Today in the United States, I see the opposite happening, a closing-off of the world, in this the most media-intensive society in the world. If by “globalization,” we infer engagement with the rest of the world, how do we explain this phenomenon? As is well-known, newspapers are dying in the age of the Internet.
As newspapers cut back on staff, one of the first things to go is the foreign bureau, which is expensive to maintain and whose reporting is deemed not as interesting to readers, nor as profitable, as coverage of local news. (A similar trend is occurring in cable and broadcast TV.) Indeed, just three years after 9/11, front-page coverage of foreign news in American newspapers had dropped to its lowest point ever. If it were not for Iraq or the occasional natural disaster somewhere overseas, would there ever be foreign news on the front page?

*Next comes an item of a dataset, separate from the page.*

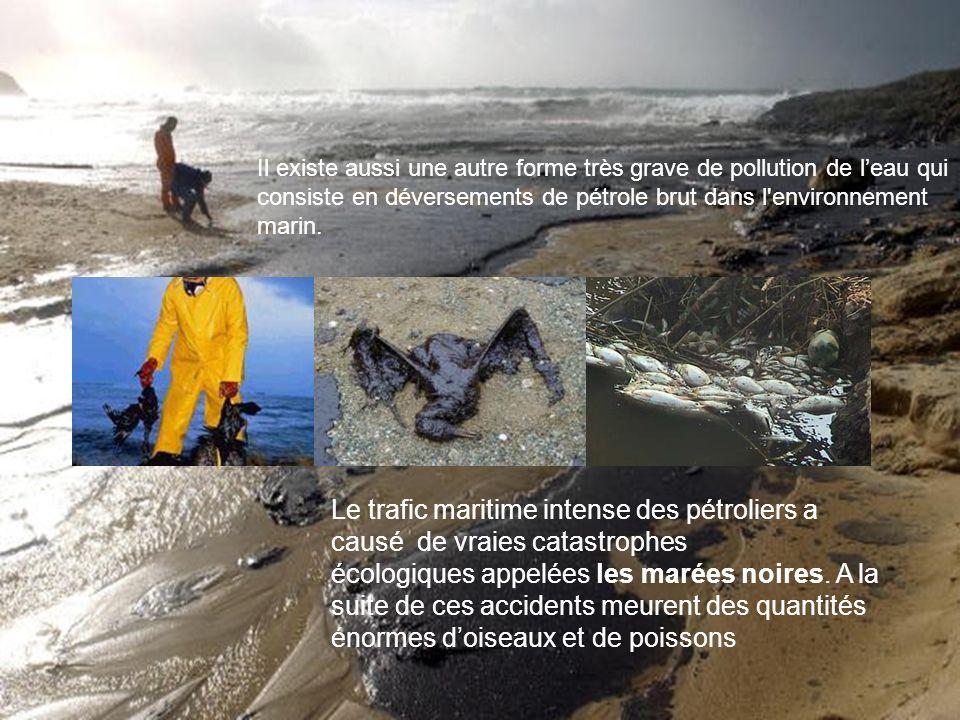 Il existe aussi une autre forme très grave de pollution de l'eau qui consiste en déversements de pétrole brut dans l environnement marin.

There is a hunger for foreign news. The BBC World Service is a successful global venture; America’s National Public Radio has millions of loyal listeners, many drawn by its coverage of international news. A group of investors, including cable TV pioneer Amos Hostetter (MBA ’61), is financing Global News Enterprises, the first U.S.-based Web site to feature only international news.
Valuable as those outlets are, however, they serve only a niche audience. With a declining presence in newspapers, foreign news is increasingly absent from the national conversation and therefore increasingly easy to dismiss as irrelevant by general readers.
So can globalization truly be said to exist or prevail where people have little interest in, knowledge of, or exposure to world affairs? From my experience of living in Latin America for a number of years, America gets into trouble economically and politically when its citizens don’t pay attention to what’s going on overseas, be it what their country does in their name, or be it by forces beyond their control. And consider the next generation: American students’ ignorance of geography and current events, compared to other students around the world, is well-documented. They are the generation that will probably preside over and witness the death of newspapers in their lifetime.
So here’s a question, especially for those Bulletin readers with international experience or business interests: In an era of globalization, how important for America’s economic success is a citizenry that is informed about the world?